▶ EXERCISE
What follows is a block of records; reproduce all of it verbatim.

========================================

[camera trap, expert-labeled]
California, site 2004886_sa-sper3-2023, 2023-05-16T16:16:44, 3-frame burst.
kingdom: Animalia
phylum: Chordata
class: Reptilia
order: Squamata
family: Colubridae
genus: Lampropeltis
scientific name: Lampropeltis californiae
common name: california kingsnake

========================================

▶ RESULT
[camera trap, expert-labeled]
California, site 2004886_sa-sper3-2023, 2023-05-16T16:16:44, 3-frame burst.
kingdom: Animalia
phylum: Chordata
class: Reptilia
order: Squamata
family: Colubridae
genus: Lampropeltis
scientific name: Lampropeltis californiae
common name: california kingsnake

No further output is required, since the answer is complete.